A direct relationship between the sensitivity of the sensors and the intensity of IR CO2 peak in in situ FTIR-LCR meter chemi-impedance SnO2–carbon nanoparticles polymer-based sensors in the detection of organic compounds vapor

Abstract

Three sensors were prepared with SnO2, carbon nanoparticles (CNPs), and cellulose acetate (CA) composites, and each sensor containing different amounts of SnO2 powder were prepared for the detection of n-dodecane, 2-hexanone, and 3-methylcyclopentanone vapor at room temperature. Sensors with a combination of CNP:CA, SnO2:CA, SnO2:CNPs, and SnO2 composites were used as control, and their performance was compared with that of the sensor based on SnO2:CNPs:CA toward a wide range of 2-hexanone and 3-methylcyclopentanone vapor concentrations. Sensors based on CNPs:CA and SnO2:CNPs:CA selectively responded very well to 3-methylcyclopentanone and 2-hexanone, respectively. The in situ FTIR study revealed that both sensors undergo a deep oxidation process during sensing and the sensitivity of the sensors directly relates to the IR intensity of the CO2 peak at 668 cm−1, and for highly sensitive sensors, the CO2 peak at 668 cm−1 is found to be very intense.

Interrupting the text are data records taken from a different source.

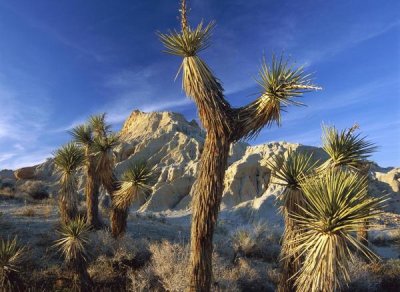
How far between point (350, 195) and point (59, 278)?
750cm

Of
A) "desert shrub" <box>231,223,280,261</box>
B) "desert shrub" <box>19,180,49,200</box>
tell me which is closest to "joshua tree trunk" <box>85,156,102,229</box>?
"desert shrub" <box>231,223,280,261</box>

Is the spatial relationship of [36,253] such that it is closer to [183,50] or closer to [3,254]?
[3,254]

The gradient area under the curve of the IR CO2 band at 668 cm−1 against time for more sensitive sensors toward the analyte is larger than that for less sensitive ones. The effect of the amount of SnO2 in the composites indicated that the sensors based on three sensing materials combined at a mass ratio of 1:1:3 were highly selective toward 3-methylcyclopentanone and less selective toward the other two analytes. Sensors based on the composition of SnO2:CNPs:CA at a mass ratio of 1.5:1:3 and those based on the composition of SnO2:CNPs:CA at a mass ratio of 2:1:3 were selective toward 2-hexanone and n-dodecane, respectively. All the fabricated sensors were found to have their sensing ability regenerated after the analytes were removed from the system without losing their sensing and recovery abilities.